Poursuivez l'article sur l'apprentissage des pigeons comparé à l'intelligence artificielle en reprenant juste après sa dernière phrase.

**Extrait fourni**
※ ※ ※
Selon Brandon Turner, auteur principal de la nouvelle étude et professeur de psychologie à l'université de l'État de l'Ohio, les chercheurs avaient émis l'hypothèse que les pigeons utilisaient une méthode de résolution des problèmes par "force brute", similaire à celle utilisée par les modèles d'intelligence artificielle. Mais cette étude pourrait bien l'avoir prouvé : Turner et un collègue ont testé un modèle d'IA simple pour voir s'il pouvait résoudre les problèmes comme ils pensaient que les pigeons le faisaient - et cela a fonctionné.
"Nous avons trouvé des preuves très solides que les mécanismes qui guident l'apprentissage des pigeons sont remarquablement similaires aux principes qui guident les techniques modernes d'apprentissage automatique et d'intelligence artificielle", a déclaré Turner. "Nos résultats suggèrent que la nature a peut-être trouvé chez le pigeon un moyen de fabriquer un apprenant incroyablement efficace qui n'a pas la capacité de généraliser ou d'extrapoler comme le feraient les humains."
Turner a mené l'étude avec Edward Wasserman, professeur de psychologie à l'université de l'Iowa. Leurs résultats ont été publiés récemment dans la revue iScience.
Dans le cadre de l'étude, des pigeons ont reçu un stimulus, qui pouvait comprendre des lignes de différentes largeurs et de différents angles, des anneaux concentriques et des anneaux sectionnés. Ils devaient picorer un bouton à droite ou à gauche pour indiquer à quelle catégorie il appartenait. S'ils avaient raison, ils recevaient une boulette de nourriture ; s'ils se trompaient, ils ne recevaient rien.
L'étude comportait quatre tâches différentes, certaines plus difficiles que d'autres. Les résultats ont montré qu'en procédant par essais et erreurs, les pigeons ont amélioré leur capacité à faire les bons choix dans l'une des expériences les plus faciles, passant d'environ 55 % à 95 % du temps. Même dans un scénario plus difficile, leurs réponses correctes sont passées de 55 % à 68 %.
※ ※ ※
**Documents sources**
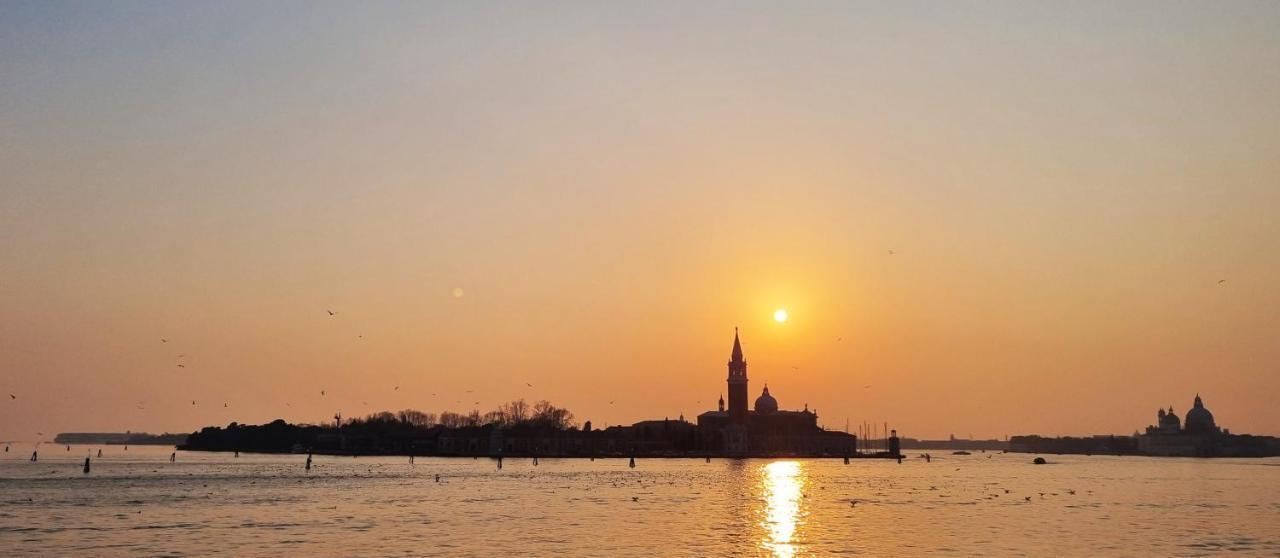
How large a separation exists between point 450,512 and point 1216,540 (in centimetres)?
4158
※ ※ ※
**Réponse rédigée**
Les chercheurs pensent que les pigeons ont utilisé ce que l'on appelle l'apprentissage associatif, qui consiste à relier deux phénomènes l'un à l'autre. Par exemple, il est facile de comprendre le lien entre "eau" et "mouillé". Les gens apprennent à leurs chiens à associer le fait de s'asseoir lorsqu'on le leur ordonne à la réception d'une friandise. Mais ces associations sont relativement faciles.
"L'apprentissage associatif est souvent considéré comme beaucoup trop primitif et rigide pour expliquer une catégorisation visuelle complexe comme celle que nous avons observée chez les pigeons", a déclaré Turner. Mais c'est exactement ce que les chercheurs ont découvert.
Le modèle d'IA des chercheurs s'est attaqué aux mêmes tâches en utilisant uniquement les deux mécanismes simples que les pigeons étaient censés utiliser : l'apprentissage associatif et la correction des erreurs. Et, comme les pigeons, le modèle d'IA a appris à faire les bonnes prédictions pour augmenter de manière significative le nombre de réponses correctes. Pour les humains, le défi, lorsqu'on leur confie des tâches comme celles des pigeons, est d'essayer de trouver une ou plusieurs règles qui pourraient faciliter la tâche.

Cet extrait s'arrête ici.